==== Document segment ====

Tuesday, July 3, 2018


By Gaetano Donizetti
Conducted by Carlo Montanaro

Directed by John Doyle - Revival Director: Roger Press
Set and Costumes designed by Liz Ashcroft - Lighting designed by Jane Cox

Presented by Opera Australia
Joan Sutherland Theatre – Sydney Opera House – 28th June to 27 July, 2018.

Opening night performance on 28th June reviewed by Bill Stephens

This was a night of opera to be cherished. The air of expectancy in the Joan Sutherland Theatre was palpable at the prospect of experiencing this particular performance by an Australian singer making her Sydney Opera House debut in a role for which she has won International acclaim, supported by a cast of outstanding local and International singers.

Jessica Pratt as Lucia 

Jessica Pratt did not disappoint. Honed over nearly 100 performances in 20 different productions, her multi-faceted interpretation, as Donizetti’s tragic and fragile heroine, Lucia, who, forced into an arranged marriage by her unscrupulous brother, Enrico, to settle family debts,  goes mad and murders her husband on their wedding night, was as  near to perfection as one is ever likely to experience.  Pratt commands attention from her very first entrance, as she confidently attacks the complexities of the role. Her stagecraft is impeccable, her acting strong and affecting, and she certainly knows how to make the most of her costumes.

However, it’s her voice which really sets her apart. Her sound is crystalline clear over the full range, and she sings with incredible precision with each note perfectly produced to spine-tingling effect. Her trills and cadenzas are cut-glass clear, and even when she is singing at her most pianissimo, as in the mad scene when she sings “Alfin son tua, alfin sei mio” (At last I’m yours, you are mine at last)”,  every note floats effortlessly to the far corners of the theatre.

Georgio Caoduro (Enrico) - Jessica Pratt (Lucia)

==== Material ====

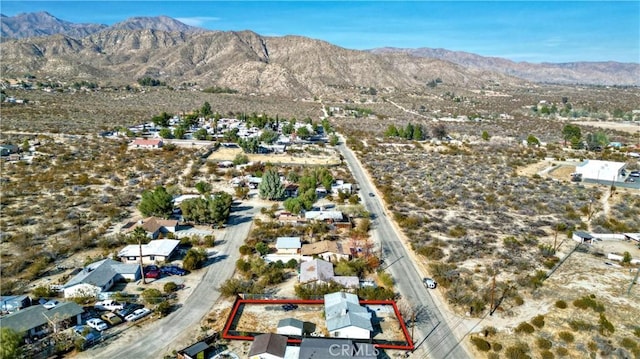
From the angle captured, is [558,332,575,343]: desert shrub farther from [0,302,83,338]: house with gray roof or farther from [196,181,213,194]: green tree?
[196,181,213,194]: green tree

====

Write out the opera review word for word from "However, it’s her" up to and including "Jessica Pratt (Lucia)". Use only the opera review, not the data.

#### Task response:
However, it’s her voice which really sets her apart. Her sound is crystalline clear over the full range, and she sings with incredible precision with each note perfectly produced to spine-tingling effect. Her trills and cadenzas are cut-glass clear, and even when she is singing at her most pianissimo, as in the mad scene when she sings “Alfin son tua, alfin sei mio” (At last I’m yours, you are mine at last)”,  every note floats effortlessly to the far corners of the theatre.

Georgio Caoduro (Enrico) - Jessica Pratt (Lucia)